_ACTIONS DEMANDÉES_.
1. Transcrivez fidèlement le passage du texte sur l'attentat contre Charlie Hebdo, en commençant par « Au lendemain de » et en poursuivant jusqu'à « par la terreur. ».
2. Relevez tous les adjectifs par lesquels le texte sur l'attentat contre Charlie Hebdo qualifie « notre identité ».

Au lendemain de l’attentat qui a lâchement pris pour cible
le siège du journal satirique, farouchement contestataire et provoquant Charlie
Hebdo, il est temps de sortir de la stupeur qui nous a saisis. Face à
l’assassinat de ces 12 personnes, le chagrin est indicible et nos cœurs sont
avec leurs proches.
Passé donc le moment de la stupeur, vient donc celui de la
compréhension afin de tirer les leçons de ce que nous venons de vivre, nous
tous. Car, si en effet 12 personnes ont été lâchement assassinées sur l’autel
d’un sombre extrémisme qui pervertit et vide de son sens une croyance
religieuse, ne perdons pas de vue qu’un acte terroriste vise avant tout à
disséminer la terreur parmi tous ceux qui, comme vous et moi, n’avons pas été
les victimes directes mais les cibles ultimes. Leur volonté farouche est de
nous réduire au silence par la terreur.
Nous recueillir, partager notre chagrin, notre indignation
et même avoir peur, oui. Mais nous nous devons de rester debout, résister dans
nos valeurs républicaines et surtout, ne pas laisser cette peur s’installer. Ne
pas nous laisser envahir par le silence qu’elle engendre. J’entends encore les
informations et les réactions en boucle où finissent par se confondre des mots
forts : union sacrée nationale, condoléances en provenance du monde
entier, les inquiétudes et les épouvantails agités par certains pour nous
prédire un avenir encore plus sombre…
Aujourd’hui toutefois je me sens envahie par une certitude
grandissante : il ne suffira pas de s’indigner, de manifester ou d’approuver
tous les moyens qui seront sans doute mis en œuvre pour appréhender et punir
les responsables de ces actes abjectes. Le temps est venu d’agir. Pour nous
tous.
Bien évidemment, il faudra bien que les autorités fassent
leur travail et qu’elles prennent leur part de responsabilité dans l’immense
chantier que cette attaque révèle en France. Les balles des assaillants du
siège de Charlie n’ont pas seulement ôté la vie à 12 personnes, elles ont
creusé autant de plaies béantes dans ce « quelque chose de pourri »
qui ronge de l’intérieur la République de France. Celui-là, il faudra bien
finir par le regarder droit dans les yeux et l’aborder, tous ensemble. La
France a-t-elle jamais été une et indivisible ? Peu importe la réponse. Aujourd’hui,
elle est multiple et au bord de la crise des nerfs à force de vouloir détourner
le regard sur le conflit identitaire qui sévit depuis un long moment déjà. Agir
c’est déjà accomplir cet acte de résistance face à ces terroristes qui
cherchent à aggraver ce mal qui nous ronge : notre incapacité à nous
pencher sur notre identité qui est plus que jamais multiple, bigarrée,
multiculturelle. Mais loin de nous effrayer, cet acte de résistance doit nous
révéler la richesse que cette multiplicité porte en elle, que nous portons en nous.

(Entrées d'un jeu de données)

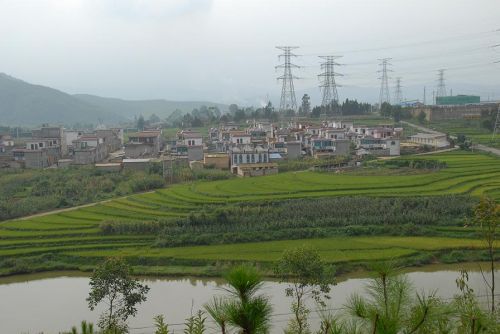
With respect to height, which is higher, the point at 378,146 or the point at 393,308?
the point at 393,308

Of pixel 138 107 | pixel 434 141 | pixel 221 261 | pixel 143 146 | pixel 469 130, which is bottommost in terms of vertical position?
pixel 221 261

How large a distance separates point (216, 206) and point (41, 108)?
302ft

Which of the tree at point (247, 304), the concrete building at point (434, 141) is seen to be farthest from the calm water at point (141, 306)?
the concrete building at point (434, 141)

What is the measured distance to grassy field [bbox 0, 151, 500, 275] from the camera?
51.3 feet

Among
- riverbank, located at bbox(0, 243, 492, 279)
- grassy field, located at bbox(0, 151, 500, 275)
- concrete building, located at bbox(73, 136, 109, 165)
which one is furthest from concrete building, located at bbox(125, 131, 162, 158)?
riverbank, located at bbox(0, 243, 492, 279)

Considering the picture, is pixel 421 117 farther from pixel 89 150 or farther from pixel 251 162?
pixel 89 150

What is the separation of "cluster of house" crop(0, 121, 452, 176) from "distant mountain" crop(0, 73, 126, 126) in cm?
6261

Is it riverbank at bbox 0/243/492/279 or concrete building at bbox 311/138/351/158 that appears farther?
concrete building at bbox 311/138/351/158

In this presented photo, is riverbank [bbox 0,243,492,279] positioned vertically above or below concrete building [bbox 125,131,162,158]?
below

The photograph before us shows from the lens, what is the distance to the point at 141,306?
12.5 meters

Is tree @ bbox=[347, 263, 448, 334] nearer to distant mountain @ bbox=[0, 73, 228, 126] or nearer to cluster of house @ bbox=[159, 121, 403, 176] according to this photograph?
cluster of house @ bbox=[159, 121, 403, 176]

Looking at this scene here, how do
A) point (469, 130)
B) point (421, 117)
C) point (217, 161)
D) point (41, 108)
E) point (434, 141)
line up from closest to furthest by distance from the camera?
point (217, 161)
point (434, 141)
point (469, 130)
point (421, 117)
point (41, 108)

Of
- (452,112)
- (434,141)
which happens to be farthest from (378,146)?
(452,112)

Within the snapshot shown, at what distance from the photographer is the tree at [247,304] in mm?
2904
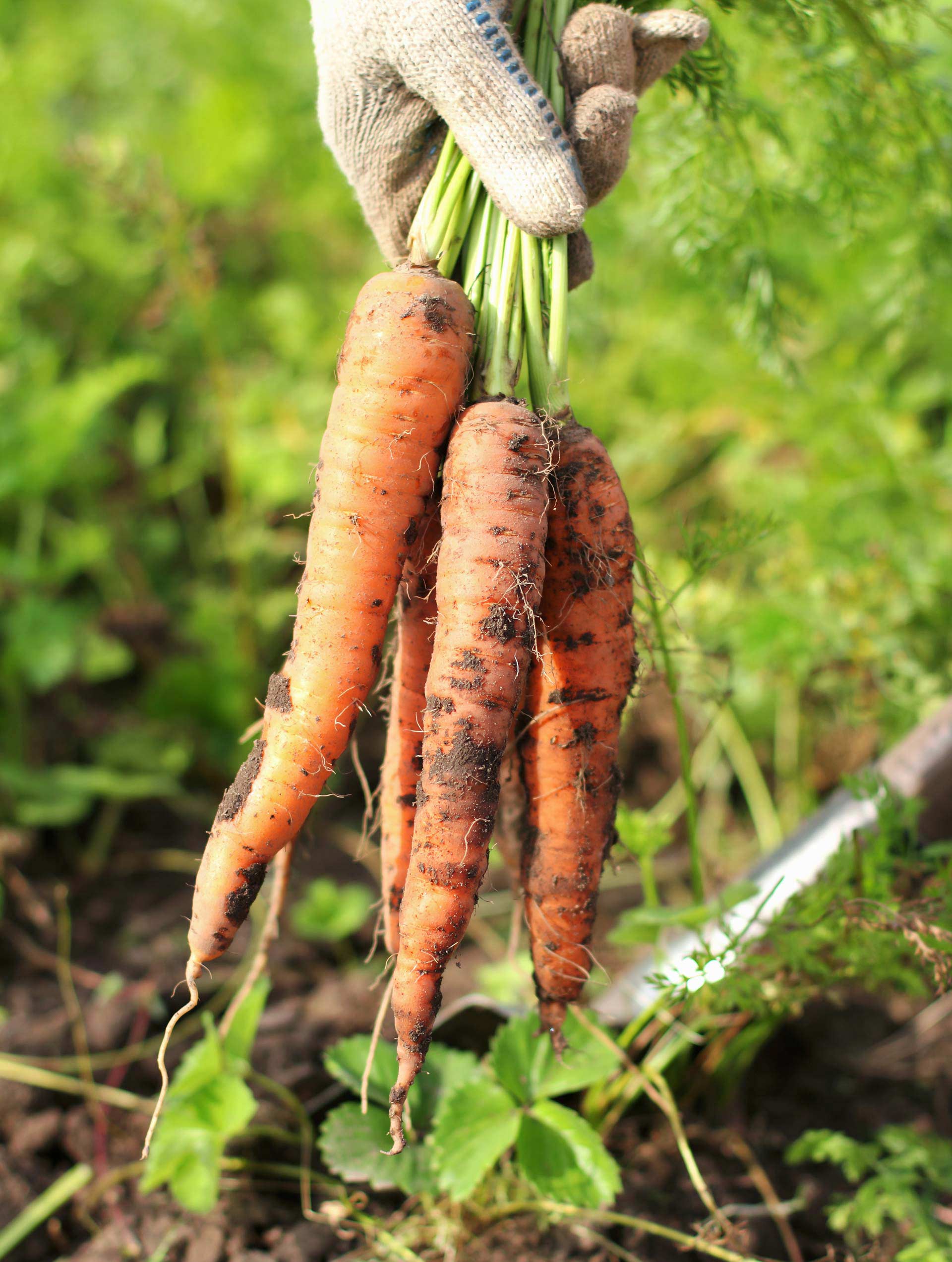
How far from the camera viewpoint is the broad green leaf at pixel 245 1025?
124 centimetres

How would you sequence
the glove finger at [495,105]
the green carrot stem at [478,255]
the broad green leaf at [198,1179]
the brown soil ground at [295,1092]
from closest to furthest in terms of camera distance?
the glove finger at [495,105] → the green carrot stem at [478,255] → the broad green leaf at [198,1179] → the brown soil ground at [295,1092]

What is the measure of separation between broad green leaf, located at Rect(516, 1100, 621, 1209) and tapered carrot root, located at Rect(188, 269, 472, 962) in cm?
50

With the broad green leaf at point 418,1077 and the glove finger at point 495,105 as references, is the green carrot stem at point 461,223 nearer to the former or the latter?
the glove finger at point 495,105

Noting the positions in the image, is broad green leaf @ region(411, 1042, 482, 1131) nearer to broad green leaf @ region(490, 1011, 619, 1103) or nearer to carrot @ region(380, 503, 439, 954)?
broad green leaf @ region(490, 1011, 619, 1103)

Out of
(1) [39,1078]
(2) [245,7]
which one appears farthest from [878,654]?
(2) [245,7]

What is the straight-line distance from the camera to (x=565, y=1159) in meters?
1.13

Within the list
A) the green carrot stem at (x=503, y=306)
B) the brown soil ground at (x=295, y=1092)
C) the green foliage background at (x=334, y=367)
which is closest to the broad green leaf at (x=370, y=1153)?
the brown soil ground at (x=295, y=1092)

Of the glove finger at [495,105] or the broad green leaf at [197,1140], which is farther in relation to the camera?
the broad green leaf at [197,1140]

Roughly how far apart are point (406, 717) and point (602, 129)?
0.78 metres

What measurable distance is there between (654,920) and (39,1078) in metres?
1.09

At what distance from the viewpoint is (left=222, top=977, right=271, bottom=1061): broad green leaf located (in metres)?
1.24

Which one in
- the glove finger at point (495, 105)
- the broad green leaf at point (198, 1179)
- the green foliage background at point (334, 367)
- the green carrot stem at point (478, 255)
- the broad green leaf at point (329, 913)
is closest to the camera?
the glove finger at point (495, 105)

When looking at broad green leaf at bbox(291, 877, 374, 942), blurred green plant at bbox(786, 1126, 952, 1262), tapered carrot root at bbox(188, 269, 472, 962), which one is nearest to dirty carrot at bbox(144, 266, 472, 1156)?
tapered carrot root at bbox(188, 269, 472, 962)

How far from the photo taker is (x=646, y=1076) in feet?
4.27
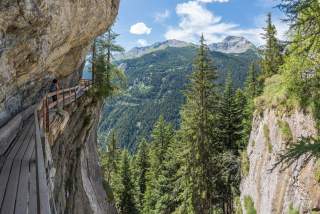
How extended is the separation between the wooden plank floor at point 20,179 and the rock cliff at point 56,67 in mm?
517

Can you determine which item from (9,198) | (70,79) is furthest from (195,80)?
(9,198)

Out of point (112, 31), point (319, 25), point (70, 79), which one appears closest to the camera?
point (319, 25)

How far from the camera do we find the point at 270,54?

_TÂCHES RÉSOLUES_.
1.
Au lendemain de l’attentat qui a lâchement pris pour cible
le siège du journal satirique, farouchement contestataire et provoquant Charlie
Hebdo, il est temps de sortir de la stupeur qui nous a saisis. Face à
l’assassinat de ces 12 personnes, le chagrin est indicible et nos cœurs sont
avec leurs proches.
Passé donc le moment de la stupeur, vient donc celui de la
compréhension afin de tirer les leçons de ce que nous venons de vivre, nous
tous. Car, si en effet 12 personnes ont été lâchement assassinées sur l’autel
d’un sombre extrémisme qui pervertit et vide de son sens une croyance
religieuse, ne perdons pas de vue qu’un acte terroriste vise avant tout à
disséminer la terreur parmi tous ceux qui, comme vous et moi, n’avons pas été
les victimes directes mais les cibles ultimes. Leur volonté farouche est de
nous réduire au silence par la terreur.

2. multiple, bigarrée, multiculturelle